▶

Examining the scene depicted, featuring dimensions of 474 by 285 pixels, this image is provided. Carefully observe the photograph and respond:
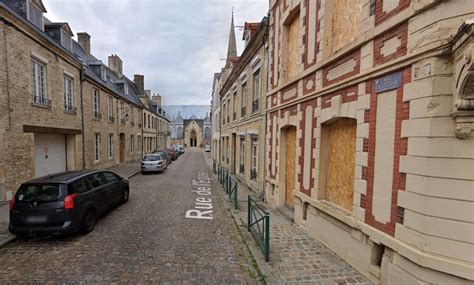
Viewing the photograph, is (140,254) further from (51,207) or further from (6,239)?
(6,239)

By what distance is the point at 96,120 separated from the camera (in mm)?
14180

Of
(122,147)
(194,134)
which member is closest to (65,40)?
(122,147)

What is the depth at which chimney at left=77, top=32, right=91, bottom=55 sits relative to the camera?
56.4ft

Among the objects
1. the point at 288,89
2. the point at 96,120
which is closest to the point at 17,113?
the point at 96,120

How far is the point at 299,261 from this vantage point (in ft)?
13.6

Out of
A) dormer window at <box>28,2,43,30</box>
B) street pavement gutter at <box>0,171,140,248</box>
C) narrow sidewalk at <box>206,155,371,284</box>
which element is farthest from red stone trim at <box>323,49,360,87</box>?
dormer window at <box>28,2,43,30</box>

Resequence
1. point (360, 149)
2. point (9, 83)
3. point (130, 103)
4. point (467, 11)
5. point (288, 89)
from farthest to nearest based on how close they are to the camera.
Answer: point (130, 103)
point (9, 83)
point (288, 89)
point (360, 149)
point (467, 11)

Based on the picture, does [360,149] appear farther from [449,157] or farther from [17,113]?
[17,113]

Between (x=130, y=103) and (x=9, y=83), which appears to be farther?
(x=130, y=103)

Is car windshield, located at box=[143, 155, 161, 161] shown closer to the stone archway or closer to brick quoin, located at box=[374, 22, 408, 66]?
brick quoin, located at box=[374, 22, 408, 66]

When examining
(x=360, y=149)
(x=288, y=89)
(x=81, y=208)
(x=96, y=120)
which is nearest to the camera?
(x=360, y=149)

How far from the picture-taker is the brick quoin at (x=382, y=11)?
301cm

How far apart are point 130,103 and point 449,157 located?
23.0 m

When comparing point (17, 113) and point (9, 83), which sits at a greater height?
point (9, 83)
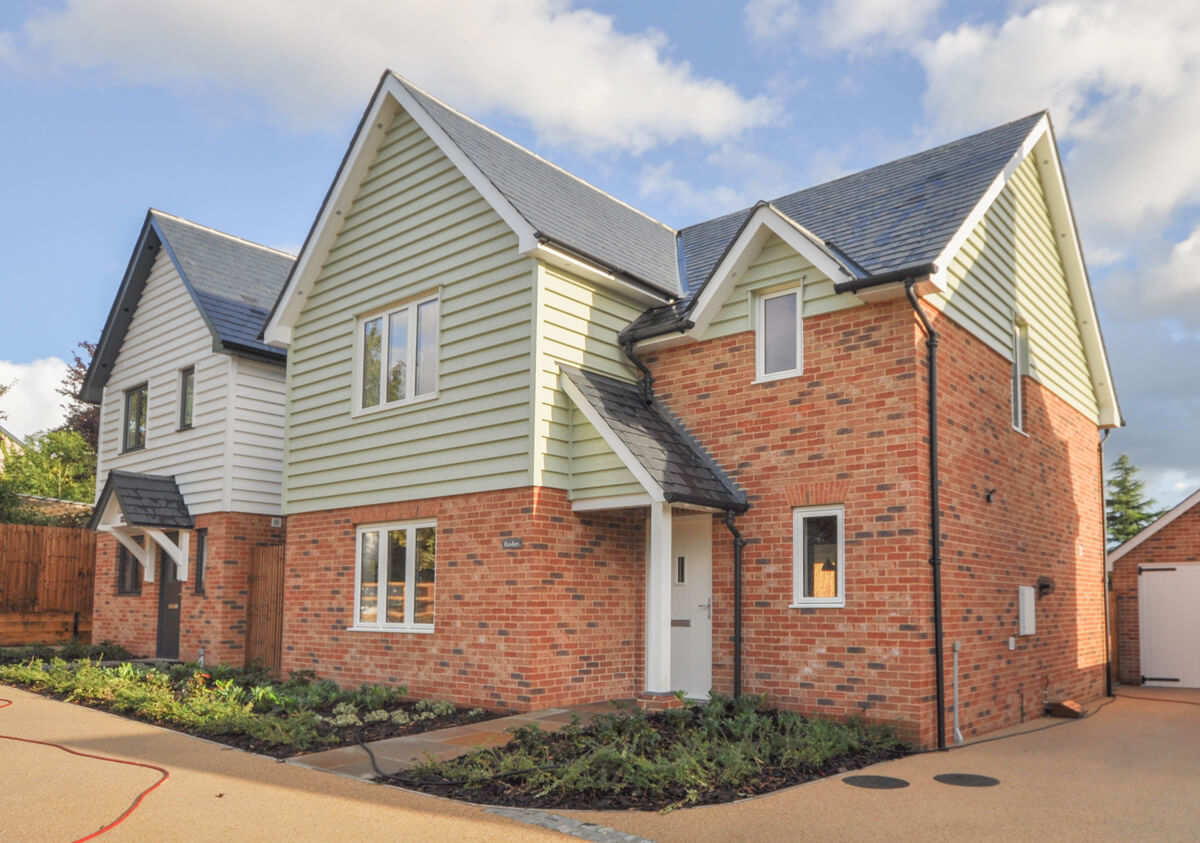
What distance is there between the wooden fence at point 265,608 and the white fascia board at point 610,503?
21.3 feet

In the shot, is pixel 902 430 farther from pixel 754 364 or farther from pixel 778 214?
pixel 778 214

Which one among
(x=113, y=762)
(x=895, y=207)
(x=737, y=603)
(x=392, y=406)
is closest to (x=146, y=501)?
(x=392, y=406)

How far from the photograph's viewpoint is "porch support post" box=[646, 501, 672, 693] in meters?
10.4

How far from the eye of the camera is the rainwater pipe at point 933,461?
988 cm

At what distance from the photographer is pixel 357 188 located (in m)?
14.3

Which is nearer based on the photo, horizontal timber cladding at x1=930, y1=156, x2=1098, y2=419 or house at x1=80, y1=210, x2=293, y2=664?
horizontal timber cladding at x1=930, y1=156, x2=1098, y2=419

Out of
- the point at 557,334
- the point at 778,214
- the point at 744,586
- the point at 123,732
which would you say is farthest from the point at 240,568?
the point at 778,214

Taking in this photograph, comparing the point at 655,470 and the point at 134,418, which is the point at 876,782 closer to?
the point at 655,470

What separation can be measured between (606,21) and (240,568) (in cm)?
1077

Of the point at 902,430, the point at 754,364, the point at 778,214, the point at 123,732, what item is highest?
the point at 778,214

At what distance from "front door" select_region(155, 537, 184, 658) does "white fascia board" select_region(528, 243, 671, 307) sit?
1002 cm

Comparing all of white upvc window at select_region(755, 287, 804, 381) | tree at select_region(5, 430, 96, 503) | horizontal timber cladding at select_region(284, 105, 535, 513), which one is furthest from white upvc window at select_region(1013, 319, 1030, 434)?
tree at select_region(5, 430, 96, 503)

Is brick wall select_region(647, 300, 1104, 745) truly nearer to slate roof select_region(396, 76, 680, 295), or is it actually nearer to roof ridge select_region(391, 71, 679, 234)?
slate roof select_region(396, 76, 680, 295)

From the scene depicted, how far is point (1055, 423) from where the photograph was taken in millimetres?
14414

◀

Rewrite all the records with every "camera" swapped for "viewpoint" and everything else unchanged, leaving out the pictures.

THE RESULT:
Examining the scene depicted, featuring dimensions of 474 by 285 pixels, this image is provided. Carefully observe the photograph and respond:
Viewing the photograph, is (140,254) further from (51,207) or further from (6,239)?
(6,239)

By what distance is the point at 96,120 separated from the viewpoint (in mm)?
14180

Of
(122,147)
(194,134)
which member is closest to (65,40)?
(122,147)

What is the depth at which chimney at left=77, top=32, right=91, bottom=55 sits relative to the viewpoint?
56.4ft

Among the objects
1. the point at 288,89
2. the point at 96,120
which is closest to the point at 17,113?
the point at 96,120

How far is the point at 299,261 from this vantage point (in ft)?
13.6

Out of
A) dormer window at <box>28,2,43,30</box>
B) street pavement gutter at <box>0,171,140,248</box>
C) narrow sidewalk at <box>206,155,371,284</box>
which element is farthest from red stone trim at <box>323,49,360,87</box>?
dormer window at <box>28,2,43,30</box>

Resequence
1. point (360, 149)
2. point (9, 83)
3. point (130, 103)
4. point (467, 11)
5. point (288, 89)
from farthest to nearest based on how close they are to the viewpoint.
Answer: point (130, 103)
point (9, 83)
point (288, 89)
point (360, 149)
point (467, 11)

Based on the picture, does [360,149] appear farther from [449,157] or farther from [17,113]?
[17,113]

Between (x=130, y=103) and (x=9, y=83), which appears to be farther?
(x=130, y=103)

Is car windshield, located at box=[143, 155, 161, 161] shown closer to the stone archway or closer to brick quoin, located at box=[374, 22, 408, 66]?
brick quoin, located at box=[374, 22, 408, 66]

When examining
(x=360, y=149)
(x=288, y=89)
(x=81, y=208)
(x=96, y=120)
which is nearest to the viewpoint?
(x=360, y=149)

How far from the picture-taker is the brick quoin at (x=382, y=11)?
301cm

How far apart are point 130,103 and point 449,157 located?
23.0 m

When comparing point (17, 113) and point (9, 83), which sits at a greater height?
point (9, 83)
What distance is there between the wooden fence at point 265,608 and the white fascia board at point 610,503?
21.3 feet

In the shot, is pixel 902 430 farther from pixel 754 364 or farther from pixel 778 214?
pixel 778 214

Which one among
(x=113, y=762)
(x=895, y=207)
(x=737, y=603)
(x=392, y=406)
is closest to (x=146, y=501)?
(x=392, y=406)

How far from the photograph's viewpoint is "porch support post" box=[646, 501, 672, 693] in meters?
10.4

How far from the eye of the viewpoint is the rainwater pipe at point 933,461?
988 cm

At what distance from the photographer is pixel 357 188 located (in m)?
14.3

Which is nearer based on the photo, horizontal timber cladding at x1=930, y1=156, x2=1098, y2=419 or house at x1=80, y1=210, x2=293, y2=664?
horizontal timber cladding at x1=930, y1=156, x2=1098, y2=419

Out of
- the point at 557,334
- the point at 778,214
- the point at 744,586
- the point at 123,732
which would you say is farthest from the point at 240,568?
the point at 778,214

Taking in this photograph, comparing the point at 655,470 and the point at 134,418, which is the point at 876,782 closer to?
the point at 655,470

What separation can be measured between (606,21) and (240,568) (in cm)?
1077

Of the point at 902,430, the point at 754,364, the point at 778,214, the point at 123,732, what item is highest?
the point at 778,214

At what distance from "front door" select_region(155, 537, 184, 658) does "white fascia board" select_region(528, 243, 671, 307) sit?
1002 cm

Comparing all of white upvc window at select_region(755, 287, 804, 381) | tree at select_region(5, 430, 96, 503) | horizontal timber cladding at select_region(284, 105, 535, 513), which one is furthest from white upvc window at select_region(1013, 319, 1030, 434)?
tree at select_region(5, 430, 96, 503)

Is brick wall select_region(647, 300, 1104, 745) truly nearer to slate roof select_region(396, 76, 680, 295), or is it actually nearer to roof ridge select_region(391, 71, 679, 234)?
slate roof select_region(396, 76, 680, 295)

From the scene depicted, how far is point (1055, 423) from where the photograph was taken in millimetres?
14414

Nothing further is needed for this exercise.